* [Exercise brief] Every entry below is to be copied exactly, with nothing omitted.

========

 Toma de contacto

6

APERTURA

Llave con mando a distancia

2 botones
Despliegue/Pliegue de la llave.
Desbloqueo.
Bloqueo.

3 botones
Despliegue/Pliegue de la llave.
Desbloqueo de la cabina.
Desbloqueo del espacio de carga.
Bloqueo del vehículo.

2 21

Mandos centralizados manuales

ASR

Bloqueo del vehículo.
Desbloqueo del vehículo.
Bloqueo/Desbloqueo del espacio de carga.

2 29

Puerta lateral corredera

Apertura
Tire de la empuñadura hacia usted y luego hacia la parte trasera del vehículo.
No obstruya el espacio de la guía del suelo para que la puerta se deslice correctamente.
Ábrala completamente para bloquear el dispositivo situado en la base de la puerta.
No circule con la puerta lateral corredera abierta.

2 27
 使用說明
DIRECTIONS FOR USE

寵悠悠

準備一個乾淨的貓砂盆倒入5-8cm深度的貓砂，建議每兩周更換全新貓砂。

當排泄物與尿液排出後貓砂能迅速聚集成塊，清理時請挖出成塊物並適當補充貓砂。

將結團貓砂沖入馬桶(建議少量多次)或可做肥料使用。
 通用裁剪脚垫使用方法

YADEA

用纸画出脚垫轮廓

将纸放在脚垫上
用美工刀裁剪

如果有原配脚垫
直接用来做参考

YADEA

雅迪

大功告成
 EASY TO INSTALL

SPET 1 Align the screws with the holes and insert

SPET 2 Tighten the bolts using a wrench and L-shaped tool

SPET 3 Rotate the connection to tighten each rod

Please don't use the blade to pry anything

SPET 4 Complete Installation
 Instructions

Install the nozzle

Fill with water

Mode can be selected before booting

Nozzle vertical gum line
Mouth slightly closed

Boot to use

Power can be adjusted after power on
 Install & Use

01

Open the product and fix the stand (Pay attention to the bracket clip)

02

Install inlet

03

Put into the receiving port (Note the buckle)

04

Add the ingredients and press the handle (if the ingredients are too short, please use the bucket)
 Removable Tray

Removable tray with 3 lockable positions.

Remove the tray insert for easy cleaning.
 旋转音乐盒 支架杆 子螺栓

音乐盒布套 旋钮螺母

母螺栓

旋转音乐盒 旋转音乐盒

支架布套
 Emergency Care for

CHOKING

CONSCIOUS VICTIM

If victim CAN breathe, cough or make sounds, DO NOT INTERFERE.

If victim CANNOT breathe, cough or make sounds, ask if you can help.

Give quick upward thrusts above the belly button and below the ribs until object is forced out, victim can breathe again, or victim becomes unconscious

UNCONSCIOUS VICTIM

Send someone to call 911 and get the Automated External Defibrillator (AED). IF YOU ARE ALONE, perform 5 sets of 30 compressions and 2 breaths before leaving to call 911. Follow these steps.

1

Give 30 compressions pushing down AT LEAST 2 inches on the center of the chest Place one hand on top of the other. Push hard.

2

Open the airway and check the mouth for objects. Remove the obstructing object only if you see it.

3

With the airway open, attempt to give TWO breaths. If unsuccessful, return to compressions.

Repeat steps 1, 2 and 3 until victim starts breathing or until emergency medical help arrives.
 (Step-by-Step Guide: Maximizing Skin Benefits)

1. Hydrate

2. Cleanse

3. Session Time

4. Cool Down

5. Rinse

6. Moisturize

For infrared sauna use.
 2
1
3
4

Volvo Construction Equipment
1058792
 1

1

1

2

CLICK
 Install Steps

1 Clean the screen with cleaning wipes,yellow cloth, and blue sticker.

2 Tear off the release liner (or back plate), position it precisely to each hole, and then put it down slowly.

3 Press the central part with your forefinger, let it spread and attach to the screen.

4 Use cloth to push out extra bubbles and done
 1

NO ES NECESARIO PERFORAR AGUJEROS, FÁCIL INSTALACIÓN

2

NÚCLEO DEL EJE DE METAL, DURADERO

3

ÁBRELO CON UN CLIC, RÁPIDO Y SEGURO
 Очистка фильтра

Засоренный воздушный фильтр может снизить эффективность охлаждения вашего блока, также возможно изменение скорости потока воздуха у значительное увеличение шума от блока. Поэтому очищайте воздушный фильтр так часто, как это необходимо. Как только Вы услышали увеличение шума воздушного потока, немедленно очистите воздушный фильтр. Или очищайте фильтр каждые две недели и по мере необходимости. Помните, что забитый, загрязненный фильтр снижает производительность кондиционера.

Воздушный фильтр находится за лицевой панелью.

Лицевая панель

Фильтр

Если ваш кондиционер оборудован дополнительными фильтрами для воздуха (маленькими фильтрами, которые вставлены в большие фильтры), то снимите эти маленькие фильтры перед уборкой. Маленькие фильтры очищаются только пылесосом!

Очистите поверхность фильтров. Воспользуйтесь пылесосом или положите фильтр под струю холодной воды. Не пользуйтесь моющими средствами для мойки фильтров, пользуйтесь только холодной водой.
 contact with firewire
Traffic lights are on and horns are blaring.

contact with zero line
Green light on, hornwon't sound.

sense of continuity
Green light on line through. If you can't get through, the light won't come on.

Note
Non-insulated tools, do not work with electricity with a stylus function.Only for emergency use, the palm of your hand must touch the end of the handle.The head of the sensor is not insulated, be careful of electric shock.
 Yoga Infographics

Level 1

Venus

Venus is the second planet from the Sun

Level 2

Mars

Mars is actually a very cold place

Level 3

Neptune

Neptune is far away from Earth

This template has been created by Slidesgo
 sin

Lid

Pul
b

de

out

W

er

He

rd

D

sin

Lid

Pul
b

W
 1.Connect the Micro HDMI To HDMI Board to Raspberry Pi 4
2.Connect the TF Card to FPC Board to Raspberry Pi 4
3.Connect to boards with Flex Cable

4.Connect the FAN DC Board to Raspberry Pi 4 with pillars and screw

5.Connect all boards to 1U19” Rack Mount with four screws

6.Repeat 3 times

========

* [Result]
 Toma de contacto

6

APERTURA

Llave con mando a distancia

2 botones
Despliegue/Pliegue de la llave.
Desbloqueo.
Bloqueo.

3 botones
Despliegue/Pliegue de la llave.
Desbloqueo de la cabina.
Desbloqueo del espacio de carga.
Bloqueo del vehículo.

2 21

Mandos centralizados manuales

ASR

Bloqueo del vehículo.
Desbloqueo del vehículo.
Bloqueo/Desbloqueo del espacio de carga.

2 29

Puerta lateral corredera

Apertura
Tire de la empuñadura hacia usted y luego hacia la parte trasera del vehículo.
No obstruya el espacio de la guía del suelo para que la puerta se deslice correctamente.
Ábrala completamente para bloquear el dispositivo situado en la base de la puerta.
No circule con la puerta lateral corredera abierta.

2 27
 使用說明
DIRECTIONS FOR USE

寵悠悠

準備一個乾淨的貓砂盆倒入5-8cm深度的貓砂，建議每兩周更換全新貓砂。

當排泄物與尿液排出後貓砂能迅速聚集成塊，清理時請挖出成塊物並適當補充貓砂。

將結團貓砂沖入馬桶(建議少量多次)或可做肥料使用。
 通用裁剪脚垫使用方法

YADEA

用纸画出脚垫轮廓

将纸放在脚垫上
用美工刀裁剪

如果有原配脚垫
直接用来做参考

YADEA

雅迪

大功告成
 EASY TO INSTALL

SPET 1 Align the screws with the holes and insert

SPET 2 Tighten the bolts using a wrench and L-shaped tool

SPET 3 Rotate the connection to tighten each rod

Please don't use the blade to pry anything

SPET 4 Complete Installation
 Instructions

Install the nozzle

Fill with water

Mode can be selected before booting

Nozzle vertical gum line
Mouth slightly closed

Boot to use

Power can be adjusted after power on
 Install & Use

01

Open the product and fix the stand (Pay attention to the bracket clip)

02

Install inlet

03

Put into the receiving port (Note the buckle)

04

Add the ingredients and press the handle (if the ingredients are too short, please use the bucket)
 Removable Tray

Removable tray with 3 lockable positions.

Remove the tray insert for easy cleaning.
 旋转音乐盒 支架杆 子螺栓

音乐盒布套 旋钮螺母

母螺栓

旋转音乐盒 旋转音乐盒

支架布套
 Emergency Care for

CHOKING

CONSCIOUS VICTIM

If victim CAN breathe, cough or make sounds, DO NOT INTERFERE.

If victim CANNOT breathe, cough or make sounds, ask if you can help.

Give quick upward thrusts above the belly button and below the ribs until object is forced out, victim can breathe again, or victim becomes unconscious

UNCONSCIOUS VICTIM

Send someone to call 911 and get the Automated External Defibrillator (AED). IF YOU ARE ALONE, perform 5 sets of 30 compressions and 2 breaths before leaving to call 911. Follow these steps.

1

Give 30 compressions pushing down AT LEAST 2 inches on the center of the chest Place one hand on top of the other. Push hard.

2

Open the airway and check the mouth for objects. Remove the obstructing object only if you see it.

3

With the airway open, attempt to give TWO breaths. If unsuccessful, return to compressions.

Repeat steps 1, 2 and 3 until victim starts breathing or until emergency medical help arrives.
 (Step-by-Step Guide: Maximizing Skin Benefits)

1. Hydrate

2. Cleanse

3. Session Time

4. Cool Down

5. Rinse

6. Moisturize

For infrared sauna use.
 2
1
3
4

Volvo Construction Equipment
1058792
 1

1

1

2

CLICK
 Install Steps

1 Clean the screen with cleaning wipes,yellow cloth, and blue sticker.

2 Tear off the release liner (or back plate), position it precisely to each hole, and then put it down slowly.

3 Press the central part with your forefinger, let it spread and attach to the screen.

4 Use cloth to push out extra bubbles and done
 1

NO ES NECESARIO PERFORAR AGUJEROS, FÁCIL INSTALACIÓN

2

NÚCLEO DEL EJE DE METAL, DURADERO

3

ÁBRELO CON UN CLIC, RÁPIDO Y SEGURO
 Очистка фильтра

Засоренный воздушный фильтр может снизить эффективность охлаждения вашего блока, также возможно изменение скорости потока воздуха у значительное увеличение шума от блока. Поэтому очищайте воздушный фильтр так часто, как это необходимо. Как только Вы услышали увеличение шума воздушного потока, немедленно очистите воздушный фильтр. Или очищайте фильтр каждые две недели и по мере необходимости. Помните, что забитый, загрязненный фильтр снижает производительность кондиционера.

Воздушный фильтр находится за лицевой панелью.

Лицевая панель

Фильтр

Если ваш кондиционер оборудован дополнительными фильтрами для воздуха (маленькими фильтрами, которые вставлены в большие фильтры), то снимите эти маленькие фильтры перед уборкой. Маленькие фильтры очищаются только пылесосом!

Очистите поверхность фильтров. Воспользуйтесь пылесосом или положите фильтр под струю холодной воды. Не пользуйтесь моющими средствами для мойки фильтров, пользуйтесь только холодной водой.
 contact with firewire
Traffic lights are on and horns are blaring.

contact with zero line
Green light on, hornwon't sound.

sense of continuity
Green light on line through. If you can't get through, the light won't come on.

Note
Non-insulated tools, do not work with electricity with a stylus function.Only for emergency use, the palm of your hand must touch the end of the handle.The head of the sensor is not insulated, be careful of electric shock.
 Yoga Infographics

Level 1

Venus

Venus is the second planet from the Sun

Level 2

Mars

Mars is actually a very cold place

Level 3

Neptune

Neptune is far away from Earth

This template has been created by Slidesgo
 sin

Lid

Pul
b

de

out

W

er

He

rd

D

sin

Lid

Pul
b

W
 1.Connect the Micro HDMI To HDMI Board to Raspberry Pi 4
2.Connect the TF Card to FPC Board to Raspberry Pi 4
3.Connect to boards with Flex Cable

4.Connect the FAN DC Board to Raspberry Pi 4 with pillars and screw

5.Connect all boards to 1U19” Rack Mount with four screws

6.Repeat 3 times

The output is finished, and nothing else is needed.